→ Activity: From the line that includes "United States, site" to the closing line of the data, please transcribe every line exactly and add nothing.

→ Data section:

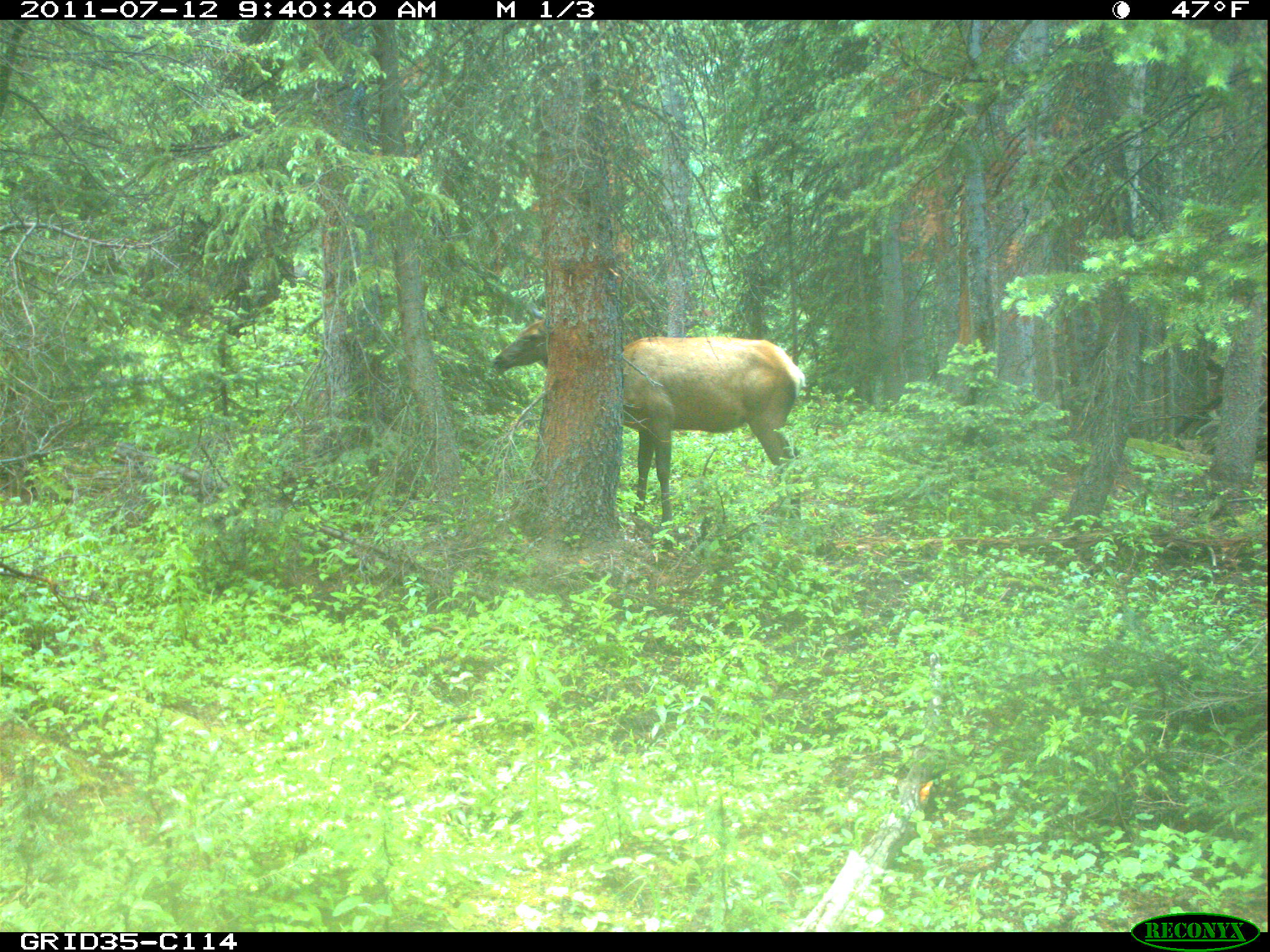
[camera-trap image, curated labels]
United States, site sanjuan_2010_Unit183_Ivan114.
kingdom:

→ Exercise solution:
United States, site sanjuan_2010_Unit183_Ivan114.
kingdom:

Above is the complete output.